** OBJECTIVES **
- 1) Please print the part of the email on DSP metadata profiles below that falls between "The overall tendency" and "sufficient or not?", inclusive.
- 2) Carry on writing the email on DSP metadata profiles from the point where it stops.

** DOCUMENT SECTION **
——————

Dear all,
at the Max Planck Digital Library we started some efforts to implement
DCAP metadata profiles, and therefore, natively, got a bit into
discussion on DSP usage, implementation issues etc.
We develop SOA-based repository infrastructure (eSciDoc, see
http://escidoc.org) , thus having to deal with different known
(standardized) and unknown (proprietary) metadata formats.
DSP-usage is related to known, DC-based application profiles.
Other metadata formats we deal with are in addition MODS or completely
proprietary unknown (i.e. pure XML) based resource descriptions (e.g.
scientific data).
The overall tendency is to actually develop DCAP wherever possible, and
therefore, enable some tools for generic handing of metadata.
Therefore, i am sending a bit longer email, with some more concrete
examples and looking forward to hear on your opinion.
What after several intensive team discussions we have questioned is:
*known vs. unknown metadata profiles - how we deal with them within
technical implementation (which goes beyond metadata entry masks)
*DCAP vs. non-DCAP - DCAP sufficient or not?
*DCAP and DSPs - what are DSPs benefits (interoperability is clear, but
which tools do we have based on DSP)?
...
...
1) We clearly understand that DSP itself is not and can not be a
configuration for the metadata editing, viewing, searching user
interfaces i.e. forms. For this purpose, we realized that we need
something which we currently named "screen configuration" (e.g. XML
based definition of the user interface part that works with metadata
elements).
2) if we already use "screen configuration" what is the starting point?
*Initial idea was to have a DSP definition of the metadata profile(at
present we settled on use of a DSP-XML expression, future would probably
be DSP-RDF), transform it to a "screen configuration" that can be
further customized
**screen configuration may include grouping of fields, their ordering on
the screen etc.
3) DSP and "screen configuration" example
DSP (excerpt) is the following (apologies for the XML):
<DescriptionSetTemplate
xmlns="http://dublincore.org/xml/dc-dsp/2008/01/14"
xmlns:xsi="http://www.w3.org/2001/XMLSchema-instance"
xsi:schemaLocation="http://dublincore.org/xml/dc-dsp/2008/01/14
.\dcmi-dsp.xsd">
<DescriptionTemplate ID="diamond-item" minOccurs="1" maxOccurs="1"
standalone="yes">
<ResourceClass>http://purl.org/escidoc/metadata/profiles/diamond-item</ResourceClass>
<StatementTemplate ID="diamond-elements" minOccurs="1" maxOccurs="1"

——————

** MATERIAL SUPPLIED **
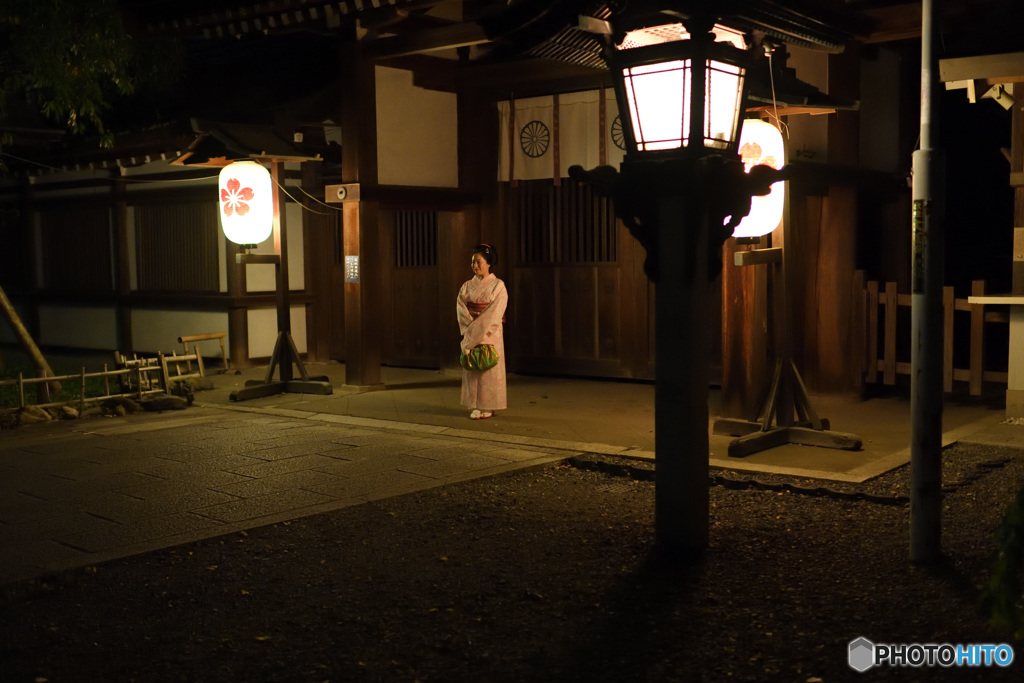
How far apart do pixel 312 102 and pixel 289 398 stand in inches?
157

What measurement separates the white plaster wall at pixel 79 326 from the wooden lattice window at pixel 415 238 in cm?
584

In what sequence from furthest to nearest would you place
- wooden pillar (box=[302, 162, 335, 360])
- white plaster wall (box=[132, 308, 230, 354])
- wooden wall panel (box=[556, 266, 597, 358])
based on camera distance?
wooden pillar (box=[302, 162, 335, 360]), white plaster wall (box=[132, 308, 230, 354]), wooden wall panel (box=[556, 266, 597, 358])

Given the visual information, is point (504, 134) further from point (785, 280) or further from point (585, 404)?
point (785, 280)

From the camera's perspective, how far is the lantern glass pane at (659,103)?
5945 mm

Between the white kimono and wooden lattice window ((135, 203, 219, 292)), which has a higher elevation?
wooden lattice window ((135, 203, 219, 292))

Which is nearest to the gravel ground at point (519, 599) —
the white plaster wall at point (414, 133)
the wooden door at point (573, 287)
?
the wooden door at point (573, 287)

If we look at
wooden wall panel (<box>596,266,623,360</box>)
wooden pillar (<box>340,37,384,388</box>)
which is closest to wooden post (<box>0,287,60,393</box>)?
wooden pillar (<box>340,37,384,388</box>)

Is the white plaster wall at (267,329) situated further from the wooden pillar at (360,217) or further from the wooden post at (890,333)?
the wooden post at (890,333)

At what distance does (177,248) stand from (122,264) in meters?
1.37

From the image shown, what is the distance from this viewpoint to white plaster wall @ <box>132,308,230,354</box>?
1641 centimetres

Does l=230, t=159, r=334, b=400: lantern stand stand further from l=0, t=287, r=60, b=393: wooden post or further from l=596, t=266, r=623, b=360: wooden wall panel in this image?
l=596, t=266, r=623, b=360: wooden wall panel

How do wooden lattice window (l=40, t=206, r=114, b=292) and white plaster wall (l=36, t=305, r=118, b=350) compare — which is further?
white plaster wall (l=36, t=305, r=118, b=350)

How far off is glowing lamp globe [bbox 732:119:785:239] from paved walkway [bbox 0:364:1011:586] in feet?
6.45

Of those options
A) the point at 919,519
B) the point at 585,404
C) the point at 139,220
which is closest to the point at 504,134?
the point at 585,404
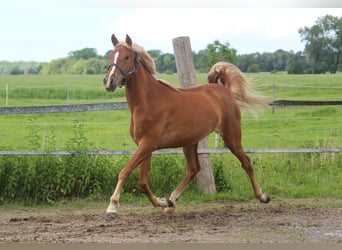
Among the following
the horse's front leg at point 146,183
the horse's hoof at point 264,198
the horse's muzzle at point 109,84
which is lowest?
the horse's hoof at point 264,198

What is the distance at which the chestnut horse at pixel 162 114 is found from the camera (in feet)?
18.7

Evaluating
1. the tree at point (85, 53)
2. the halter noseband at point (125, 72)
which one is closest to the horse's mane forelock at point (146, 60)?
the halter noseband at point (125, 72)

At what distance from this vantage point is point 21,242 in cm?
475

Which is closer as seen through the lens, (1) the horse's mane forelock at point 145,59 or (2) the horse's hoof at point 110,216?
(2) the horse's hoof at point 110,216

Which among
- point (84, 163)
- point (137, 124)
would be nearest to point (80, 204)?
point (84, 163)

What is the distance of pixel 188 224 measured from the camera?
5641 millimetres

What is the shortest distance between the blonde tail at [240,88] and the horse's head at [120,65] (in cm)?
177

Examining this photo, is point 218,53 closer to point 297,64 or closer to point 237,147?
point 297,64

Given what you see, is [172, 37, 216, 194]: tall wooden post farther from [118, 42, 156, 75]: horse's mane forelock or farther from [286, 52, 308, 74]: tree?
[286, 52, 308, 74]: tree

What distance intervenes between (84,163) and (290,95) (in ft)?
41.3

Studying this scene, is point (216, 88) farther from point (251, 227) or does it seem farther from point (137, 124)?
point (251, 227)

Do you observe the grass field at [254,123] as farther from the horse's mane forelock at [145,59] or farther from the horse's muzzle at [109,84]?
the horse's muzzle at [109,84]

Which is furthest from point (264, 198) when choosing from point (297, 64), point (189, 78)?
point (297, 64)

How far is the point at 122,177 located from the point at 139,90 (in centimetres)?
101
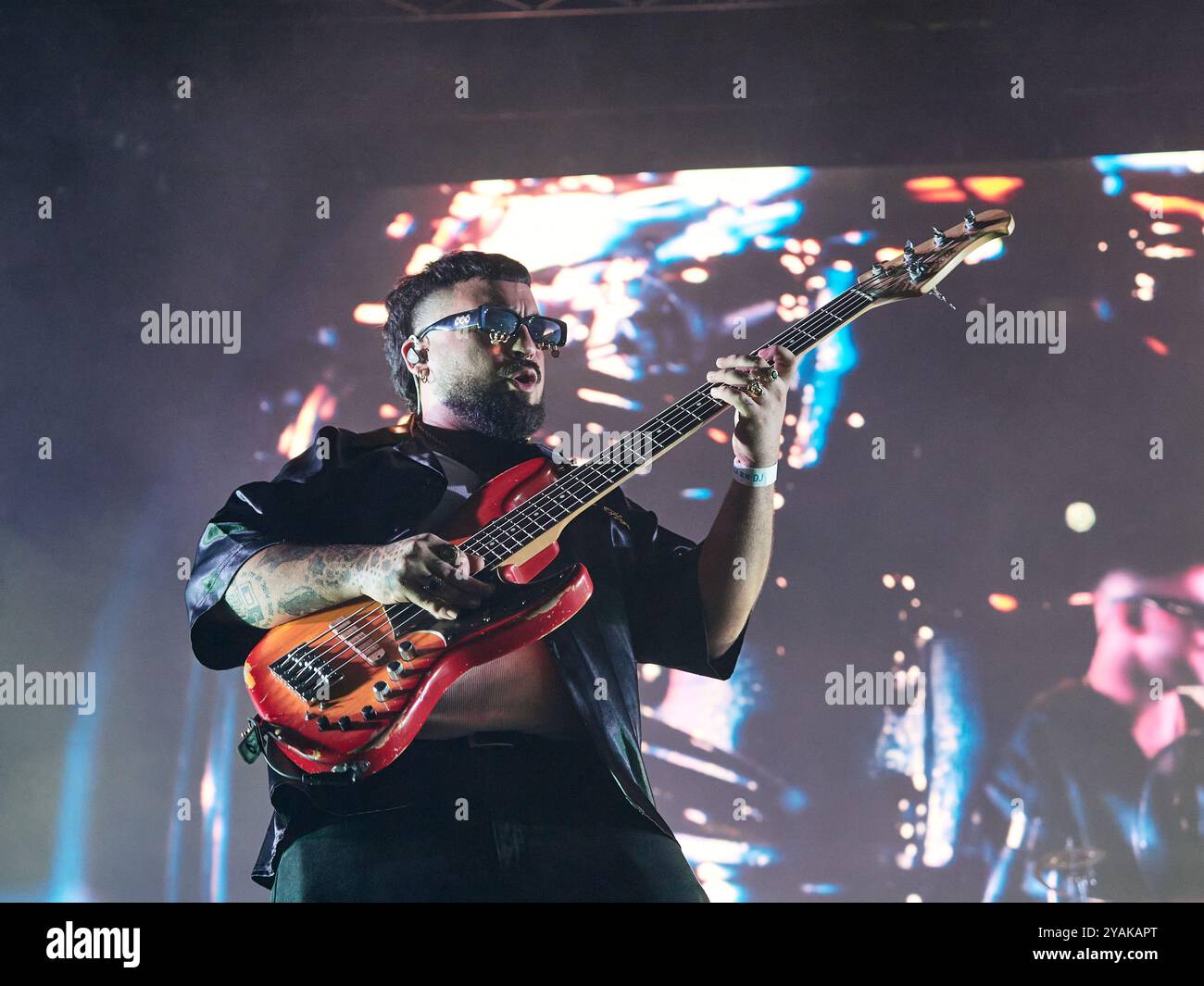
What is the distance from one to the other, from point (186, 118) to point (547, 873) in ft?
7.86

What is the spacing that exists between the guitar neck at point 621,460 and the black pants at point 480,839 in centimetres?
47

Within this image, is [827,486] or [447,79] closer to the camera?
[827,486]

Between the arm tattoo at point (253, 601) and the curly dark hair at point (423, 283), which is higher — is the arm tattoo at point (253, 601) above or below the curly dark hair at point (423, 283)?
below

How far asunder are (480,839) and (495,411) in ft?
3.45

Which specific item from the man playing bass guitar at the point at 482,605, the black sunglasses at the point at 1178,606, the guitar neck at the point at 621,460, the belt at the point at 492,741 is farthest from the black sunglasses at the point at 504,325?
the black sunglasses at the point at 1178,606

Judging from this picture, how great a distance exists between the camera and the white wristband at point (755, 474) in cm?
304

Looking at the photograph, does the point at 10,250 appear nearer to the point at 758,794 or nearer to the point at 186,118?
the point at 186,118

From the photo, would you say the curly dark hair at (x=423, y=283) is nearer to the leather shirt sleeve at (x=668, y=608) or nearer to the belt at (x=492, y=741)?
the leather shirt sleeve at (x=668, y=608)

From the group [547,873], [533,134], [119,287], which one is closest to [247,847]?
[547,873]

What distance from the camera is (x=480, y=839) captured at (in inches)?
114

——————

** EXERCISE ANSWERS **
- 1)
The overall tendency is to actually develop DCAP wherever possible, and
therefore, enable some tools for generic handing of metadata.
Therefore, i am sending a bit longer email, with some more concrete
examples and looking forward to hear on your opinion.
What after several intensive team discussions we have questioned is:
*known vs. unknown metadata profiles - how we deal with them within
technical implementation (which goes beyond metadata entry masks)
*DCAP vs. non-DCAP - DCAP sufficient or not?

- 2)
type="literal">
<Property>http://purl.org/escidoc/metadata/terms/diamond-elements</Property>
</StatementTemplate>
<StatementTemplate ID="shape" minOccurs="1" maxOccurs="1" type="literal">
<Property>http://purl.org/escidoc/metadata/terms/shape</Property>
</StatementTemplate>
<StatementTemplate ID="color" minOccurs="1" maxOccurs="1" type="literal">
<Property>http://purl.org/escidoc/metadata/terms/color</Property>
</StatementTemplate>
</DescriptionTemplate>
</DescriptionSetTemplate>
3.1.) A "screen configuration" for a metadata view page would then have
the following configuration:
<generic-metadata:description screen-id="edit" configuration="formatted"
resource-class="diamond-item"
xmlns:generic-metadata="http://purl.org/escidoc/schemas/generic-metadata/metadata/0.1"
xmlns:xsi="http://www.w3.org/2001/XMLSchema-instance"
xsi:schemaLocation="http://purl.org/escidoc/schemas/generic-metadata/metadata/0.1
.\metadata-scr.xsd">
<generic-metadata:statement id="diamond-elements"
label="diamond-elements" display="true" optional="false"
repeatable="false" gui-component="text-field"
namespace="http://purl.org/escidoc/metadata/terms/">
<generic-metadata:value xml:lang="en-US"></generic-metadata:value>
</generic-metadata:statement>
...
...
</generic-metadata:description>
within this screen configuration there may be also groups or field which
are not related to any metadata from the profile
3.2) after user input is done, the fields are populated with values, and
a XML serialization would would look smth like:
<generic-metadata:description screen-id="edit" configuration="formatted"
resource-class="diamond-item"
xmlns:generic-metadata="http://purl.org/escidoc/schemas/generic-metadata/metadata/0.1"
xmlns:xsi="http://www.w3.org/2001/XMLSchema-instance"
xsi:schemaLocation="http://purl.org/escidoc/schemas/generic-metadata/metadata/0.1
.\metadata-scr.xsd">
<generic-metadata:statement id="diamond-elements"
label="diamond-elements" display="true" optional="false"
repeatable="false" gui-component="text-field"
namespace="http://purl.org/escidoc/metadata/terms/">
<generic-metadata:value xml:lang="en-US">diamond elements
description</generic-metadata:value>
</generic-metadata:statement>
...
...
</generic-metadata:description>
3.3) we need to do an additional transformation to "write" the diamond
elements to a simple metadata record in XML such as (namespaces omitted
for clarity here):
<diamond-item >
<diamond-elements xml:lang="en-US"> diamond elements description
</diamond-elements>
...
</diamond-item>
Note: we can not store the generic format (as given at 3.2 or generic
but without GUI elements information) above internally due to many
services will have troubles (Note: we ingest metadata as they come, and
not trying to modify their format, as long as there are valid namespaces
defined in the metadata record)
3.4) The Problem begins :)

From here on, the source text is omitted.